Problems to solve:
1. Reproduce everything in the koboldcpp issue thread from "In v1.54 and" down to "try 1.53, sorry.".
2. Supply the next part of the koboldcpp issue thread, picking up after its final comment.

Extract provided:
⁂
"Illegal Instruction" on model load on Android-Termux for v1.54+

Mizstik commented 9 months ago

In v1.54 and in latest, although it compiles successfully (no error), koboldcpp fails at the step when it's about to load the model (after having shown System Info) with "Illegal Instruction" and then exit to shell.

I did a git checkout v1.52, make clean, then make. And with this, it still runs fine. I didn't try 1.53, sorry.

Something happened after 1.52 that broke Android compatibility (aarch64) at least in Termux, and possibly other ARM-based SBCs. My particular phone is ROG Phone 6. (SD8 Gen 1, 16 GB RAM)

LostRuins commented 9 months ago

Sorry, can I check which model you tried this with?

Mizstik commented 9 months ago

A bunch of models I happened to have on the phone at the time. If I remember correctly:

mistral-7b-instruct-v0.2.Q3_K_L.gguf guanaco-3b-uncensored-v2.ggmlv1.q4_0.bin orca_mini_v3_7b.ggmlv3.q3_K_M.bin

They all worked after I reverted to v1.52.
⁂
Data section:
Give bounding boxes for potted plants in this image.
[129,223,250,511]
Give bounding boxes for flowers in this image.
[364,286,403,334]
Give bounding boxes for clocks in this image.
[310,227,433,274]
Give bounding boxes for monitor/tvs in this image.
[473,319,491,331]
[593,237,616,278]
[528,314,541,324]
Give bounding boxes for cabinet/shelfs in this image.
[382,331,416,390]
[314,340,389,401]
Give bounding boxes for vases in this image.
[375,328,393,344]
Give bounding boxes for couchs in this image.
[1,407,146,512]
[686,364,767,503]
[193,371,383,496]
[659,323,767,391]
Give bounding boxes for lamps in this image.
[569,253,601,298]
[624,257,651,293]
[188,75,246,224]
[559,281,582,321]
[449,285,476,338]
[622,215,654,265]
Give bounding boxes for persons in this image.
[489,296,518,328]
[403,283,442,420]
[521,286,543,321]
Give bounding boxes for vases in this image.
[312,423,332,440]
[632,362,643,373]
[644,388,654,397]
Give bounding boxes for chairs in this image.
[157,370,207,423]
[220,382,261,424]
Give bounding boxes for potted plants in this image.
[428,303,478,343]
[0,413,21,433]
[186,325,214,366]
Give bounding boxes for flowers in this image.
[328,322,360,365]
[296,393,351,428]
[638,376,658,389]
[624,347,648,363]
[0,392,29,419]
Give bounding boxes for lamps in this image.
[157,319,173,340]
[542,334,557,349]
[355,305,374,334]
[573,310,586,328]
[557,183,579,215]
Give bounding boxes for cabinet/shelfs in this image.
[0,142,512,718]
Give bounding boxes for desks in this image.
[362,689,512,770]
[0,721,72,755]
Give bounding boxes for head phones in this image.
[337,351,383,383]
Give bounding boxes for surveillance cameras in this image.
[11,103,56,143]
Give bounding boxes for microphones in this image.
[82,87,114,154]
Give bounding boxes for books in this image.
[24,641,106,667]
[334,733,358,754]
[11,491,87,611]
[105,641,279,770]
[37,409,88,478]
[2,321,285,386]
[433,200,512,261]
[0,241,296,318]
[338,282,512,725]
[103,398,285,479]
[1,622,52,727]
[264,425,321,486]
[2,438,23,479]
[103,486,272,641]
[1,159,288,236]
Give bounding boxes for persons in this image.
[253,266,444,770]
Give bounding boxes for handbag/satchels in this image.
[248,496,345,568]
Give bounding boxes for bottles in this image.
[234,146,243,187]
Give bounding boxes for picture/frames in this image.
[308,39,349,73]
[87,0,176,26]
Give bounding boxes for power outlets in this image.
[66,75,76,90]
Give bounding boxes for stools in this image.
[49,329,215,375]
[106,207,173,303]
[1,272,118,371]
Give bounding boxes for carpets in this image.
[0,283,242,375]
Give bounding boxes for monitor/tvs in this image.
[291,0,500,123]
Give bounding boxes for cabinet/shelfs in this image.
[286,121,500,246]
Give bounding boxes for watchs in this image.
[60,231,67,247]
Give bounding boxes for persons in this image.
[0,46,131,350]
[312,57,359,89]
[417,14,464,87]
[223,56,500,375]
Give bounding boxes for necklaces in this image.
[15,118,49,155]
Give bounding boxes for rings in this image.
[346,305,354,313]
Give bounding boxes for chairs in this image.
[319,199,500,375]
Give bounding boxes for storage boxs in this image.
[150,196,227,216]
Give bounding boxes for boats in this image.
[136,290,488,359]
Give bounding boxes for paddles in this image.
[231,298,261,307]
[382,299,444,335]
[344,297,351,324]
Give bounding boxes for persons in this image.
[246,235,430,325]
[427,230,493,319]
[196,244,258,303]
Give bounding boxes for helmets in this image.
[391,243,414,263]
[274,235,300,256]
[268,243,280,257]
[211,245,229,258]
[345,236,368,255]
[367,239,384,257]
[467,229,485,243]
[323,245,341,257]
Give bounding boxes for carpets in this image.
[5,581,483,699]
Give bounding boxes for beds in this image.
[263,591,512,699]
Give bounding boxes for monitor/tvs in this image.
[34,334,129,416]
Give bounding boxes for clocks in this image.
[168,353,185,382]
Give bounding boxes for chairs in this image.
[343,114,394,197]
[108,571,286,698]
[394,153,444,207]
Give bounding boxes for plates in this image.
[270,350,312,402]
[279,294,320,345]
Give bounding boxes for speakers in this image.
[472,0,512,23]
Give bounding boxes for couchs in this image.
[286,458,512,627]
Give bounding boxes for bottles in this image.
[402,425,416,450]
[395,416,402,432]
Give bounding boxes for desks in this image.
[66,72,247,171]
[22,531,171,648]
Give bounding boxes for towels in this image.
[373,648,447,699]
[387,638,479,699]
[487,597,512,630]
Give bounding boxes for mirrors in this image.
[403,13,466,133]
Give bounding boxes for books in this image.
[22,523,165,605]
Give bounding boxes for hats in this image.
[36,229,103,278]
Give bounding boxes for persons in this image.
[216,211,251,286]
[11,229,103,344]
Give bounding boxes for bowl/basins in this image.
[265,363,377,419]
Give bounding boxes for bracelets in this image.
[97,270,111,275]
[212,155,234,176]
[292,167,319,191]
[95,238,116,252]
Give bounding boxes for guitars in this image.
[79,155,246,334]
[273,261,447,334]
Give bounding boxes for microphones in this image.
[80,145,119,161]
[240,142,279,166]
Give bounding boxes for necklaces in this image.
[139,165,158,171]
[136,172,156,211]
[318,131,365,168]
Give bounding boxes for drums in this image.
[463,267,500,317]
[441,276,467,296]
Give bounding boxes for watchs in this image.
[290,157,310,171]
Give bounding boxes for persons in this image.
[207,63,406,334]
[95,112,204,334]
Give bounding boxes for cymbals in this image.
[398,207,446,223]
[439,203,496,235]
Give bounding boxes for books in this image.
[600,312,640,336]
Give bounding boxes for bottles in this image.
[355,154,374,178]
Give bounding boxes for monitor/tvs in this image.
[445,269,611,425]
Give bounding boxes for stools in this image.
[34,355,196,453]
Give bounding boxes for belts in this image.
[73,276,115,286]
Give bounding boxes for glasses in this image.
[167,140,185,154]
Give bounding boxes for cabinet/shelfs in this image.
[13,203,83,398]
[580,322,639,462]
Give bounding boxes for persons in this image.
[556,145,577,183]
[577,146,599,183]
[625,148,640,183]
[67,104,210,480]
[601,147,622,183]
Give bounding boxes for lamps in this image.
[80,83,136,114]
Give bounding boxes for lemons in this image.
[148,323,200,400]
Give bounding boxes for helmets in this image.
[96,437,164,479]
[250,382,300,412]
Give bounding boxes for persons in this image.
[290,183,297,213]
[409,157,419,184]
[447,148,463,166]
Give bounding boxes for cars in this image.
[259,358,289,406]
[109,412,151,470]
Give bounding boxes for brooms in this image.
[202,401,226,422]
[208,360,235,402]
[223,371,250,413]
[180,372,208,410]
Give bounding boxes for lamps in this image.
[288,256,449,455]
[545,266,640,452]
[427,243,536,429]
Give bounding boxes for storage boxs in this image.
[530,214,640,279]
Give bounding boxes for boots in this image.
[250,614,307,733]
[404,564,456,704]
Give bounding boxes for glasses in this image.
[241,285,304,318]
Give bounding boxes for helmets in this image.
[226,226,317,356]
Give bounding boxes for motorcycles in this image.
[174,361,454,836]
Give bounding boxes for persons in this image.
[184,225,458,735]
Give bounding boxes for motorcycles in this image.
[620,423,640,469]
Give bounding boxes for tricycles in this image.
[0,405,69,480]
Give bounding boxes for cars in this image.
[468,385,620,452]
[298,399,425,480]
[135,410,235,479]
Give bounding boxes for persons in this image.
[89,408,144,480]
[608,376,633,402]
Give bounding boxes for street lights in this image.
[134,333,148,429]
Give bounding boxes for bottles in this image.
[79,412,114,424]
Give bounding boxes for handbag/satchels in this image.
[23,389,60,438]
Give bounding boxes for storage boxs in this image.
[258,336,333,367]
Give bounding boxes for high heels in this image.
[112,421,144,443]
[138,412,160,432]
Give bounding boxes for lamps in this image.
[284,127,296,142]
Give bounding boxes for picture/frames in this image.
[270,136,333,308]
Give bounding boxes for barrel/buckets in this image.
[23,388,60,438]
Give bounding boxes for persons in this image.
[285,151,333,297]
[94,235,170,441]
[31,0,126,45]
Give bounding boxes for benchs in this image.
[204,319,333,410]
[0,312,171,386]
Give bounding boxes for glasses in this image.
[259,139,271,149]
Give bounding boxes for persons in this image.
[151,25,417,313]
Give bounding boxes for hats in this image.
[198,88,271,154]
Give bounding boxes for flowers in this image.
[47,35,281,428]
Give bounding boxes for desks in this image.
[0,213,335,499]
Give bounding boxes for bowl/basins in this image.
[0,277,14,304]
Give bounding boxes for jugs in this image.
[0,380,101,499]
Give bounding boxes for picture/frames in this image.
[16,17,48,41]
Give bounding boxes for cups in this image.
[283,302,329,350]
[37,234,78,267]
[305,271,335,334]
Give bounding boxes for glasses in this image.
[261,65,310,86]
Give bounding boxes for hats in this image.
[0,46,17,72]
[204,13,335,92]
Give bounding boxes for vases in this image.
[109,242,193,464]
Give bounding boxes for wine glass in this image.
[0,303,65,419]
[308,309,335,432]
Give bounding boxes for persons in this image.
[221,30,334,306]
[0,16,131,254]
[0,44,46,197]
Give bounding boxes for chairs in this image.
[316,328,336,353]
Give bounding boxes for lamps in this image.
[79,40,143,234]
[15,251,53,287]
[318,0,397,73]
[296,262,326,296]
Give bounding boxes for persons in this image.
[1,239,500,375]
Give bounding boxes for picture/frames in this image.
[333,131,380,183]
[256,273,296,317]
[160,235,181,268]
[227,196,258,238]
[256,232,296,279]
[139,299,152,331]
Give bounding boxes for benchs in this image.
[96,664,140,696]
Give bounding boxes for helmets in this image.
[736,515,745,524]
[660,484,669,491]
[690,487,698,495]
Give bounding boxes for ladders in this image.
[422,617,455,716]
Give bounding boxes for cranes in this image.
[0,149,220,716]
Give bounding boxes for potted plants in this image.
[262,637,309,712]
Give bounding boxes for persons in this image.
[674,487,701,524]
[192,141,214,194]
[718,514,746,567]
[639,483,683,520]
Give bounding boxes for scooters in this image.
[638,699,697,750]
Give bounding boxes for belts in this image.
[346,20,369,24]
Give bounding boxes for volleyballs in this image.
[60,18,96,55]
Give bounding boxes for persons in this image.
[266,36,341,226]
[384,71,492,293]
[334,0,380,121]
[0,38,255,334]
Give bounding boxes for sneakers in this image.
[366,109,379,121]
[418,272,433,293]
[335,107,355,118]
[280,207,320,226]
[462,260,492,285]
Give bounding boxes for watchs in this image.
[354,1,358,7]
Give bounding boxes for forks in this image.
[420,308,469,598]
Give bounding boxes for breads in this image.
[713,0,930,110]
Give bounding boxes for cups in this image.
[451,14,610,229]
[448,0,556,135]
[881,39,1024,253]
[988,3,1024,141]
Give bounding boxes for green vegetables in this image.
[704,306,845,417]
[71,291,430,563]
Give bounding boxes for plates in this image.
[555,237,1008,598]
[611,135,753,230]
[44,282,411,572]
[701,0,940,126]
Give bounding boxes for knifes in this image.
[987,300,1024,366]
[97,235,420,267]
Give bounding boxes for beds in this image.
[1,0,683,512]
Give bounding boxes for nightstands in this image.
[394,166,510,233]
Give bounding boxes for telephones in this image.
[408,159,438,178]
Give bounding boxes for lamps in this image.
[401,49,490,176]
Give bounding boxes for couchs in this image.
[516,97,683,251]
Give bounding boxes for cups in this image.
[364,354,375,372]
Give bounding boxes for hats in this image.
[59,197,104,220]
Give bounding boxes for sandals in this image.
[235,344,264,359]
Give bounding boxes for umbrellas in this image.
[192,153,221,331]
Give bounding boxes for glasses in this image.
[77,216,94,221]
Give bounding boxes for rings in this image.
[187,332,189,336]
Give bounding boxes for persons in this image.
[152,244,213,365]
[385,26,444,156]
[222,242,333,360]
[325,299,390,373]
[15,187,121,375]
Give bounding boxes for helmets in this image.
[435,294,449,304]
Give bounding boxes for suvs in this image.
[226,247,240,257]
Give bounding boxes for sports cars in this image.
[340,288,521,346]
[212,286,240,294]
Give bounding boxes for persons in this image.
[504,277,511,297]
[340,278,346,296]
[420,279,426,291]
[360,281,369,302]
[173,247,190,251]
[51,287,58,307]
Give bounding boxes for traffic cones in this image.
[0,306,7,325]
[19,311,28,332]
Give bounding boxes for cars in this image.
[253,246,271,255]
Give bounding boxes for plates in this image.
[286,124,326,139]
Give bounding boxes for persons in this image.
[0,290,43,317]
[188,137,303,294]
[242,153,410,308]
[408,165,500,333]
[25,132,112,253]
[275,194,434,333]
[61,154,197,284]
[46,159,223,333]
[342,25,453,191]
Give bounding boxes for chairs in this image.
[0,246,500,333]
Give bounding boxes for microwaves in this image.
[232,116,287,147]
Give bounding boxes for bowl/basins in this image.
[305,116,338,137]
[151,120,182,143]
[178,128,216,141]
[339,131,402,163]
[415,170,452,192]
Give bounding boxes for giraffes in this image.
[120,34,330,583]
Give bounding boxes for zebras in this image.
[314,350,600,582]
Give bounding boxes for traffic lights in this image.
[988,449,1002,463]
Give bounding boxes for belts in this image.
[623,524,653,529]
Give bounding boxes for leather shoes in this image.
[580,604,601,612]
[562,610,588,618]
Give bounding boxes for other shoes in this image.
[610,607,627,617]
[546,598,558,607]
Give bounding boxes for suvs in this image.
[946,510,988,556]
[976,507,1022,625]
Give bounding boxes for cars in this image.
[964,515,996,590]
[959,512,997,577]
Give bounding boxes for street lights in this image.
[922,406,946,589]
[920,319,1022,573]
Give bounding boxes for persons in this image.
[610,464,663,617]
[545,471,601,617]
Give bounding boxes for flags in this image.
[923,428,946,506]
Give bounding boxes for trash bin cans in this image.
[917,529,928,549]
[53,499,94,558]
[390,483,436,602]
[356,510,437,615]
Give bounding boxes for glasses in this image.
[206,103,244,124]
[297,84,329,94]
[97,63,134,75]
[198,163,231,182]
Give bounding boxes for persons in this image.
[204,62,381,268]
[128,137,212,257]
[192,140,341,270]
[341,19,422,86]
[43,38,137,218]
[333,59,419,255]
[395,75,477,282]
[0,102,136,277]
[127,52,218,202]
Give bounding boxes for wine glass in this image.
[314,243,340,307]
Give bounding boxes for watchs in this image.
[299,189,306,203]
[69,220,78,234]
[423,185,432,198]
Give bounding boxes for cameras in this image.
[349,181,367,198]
⁂
Responses for each task:
1.
In v1.54 and in latest, although it compiles successfully (no error), koboldcpp fails at the step when it's about to load the model (after having shown System Info) with "Illegal Instruction" and then exit to shell.

I did a git checkout v1.52, make clean, then make. And with this, it still runs fine. I didn't try 1.53, sorry.

2.
Dravoss commented 9 months ago

I have the very same problem, i am running it on an android with Aarch64 on termux and the last version that is working in my phone is 1.53, i have tried a bunch of models and to download the .zip manually and building it with make but i always got the same log when i run it:

Welcome to KoboldCpp - Version 1.54 Warning: OpenBLAS library file not found. Non-BLAS library will be used. Initializing dynamic library: koboldcpp_default.so

Namespace(model=None, model_param='model1-7b.Q5_K_M.gguf', port=5001, port_param=5001, host='', launch=False, lora=None, config=None, threads=3, blasthreads=3, highpriority=False, contextsize=2048, blasbatchsize=512, ropeconfig=[0.0, 10000.0], smartcontext=False, noshift=False, bantokens=None, forceversion=0, nommap=False, usemlock=False, noavx2=False, debugmode=0, skiplauncher=False, hordeconfig=None, noblas=False, useclblast=None, usecublas=None, gpulayers=0, tensor_split=None, onready='', multiuser=0, remotetunnel=False, foreground=False, preloadstory='', quiet=False, ssl=None)

Loading model: /data/data/com.termux/files/home/koboldcpp-1.54/model1-7b.Q5_K_M.gguf [Threads: 3, BlasThreads: 3, SmartContext: False, ContextShift: True]

The reported GGUF Arch is: llama

Identified as LLAMA model: (ver 6) Attempting to Load...

gustrd commented 9 months ago

I wonder if it's a problem with a Termux update. Can you still build the older version?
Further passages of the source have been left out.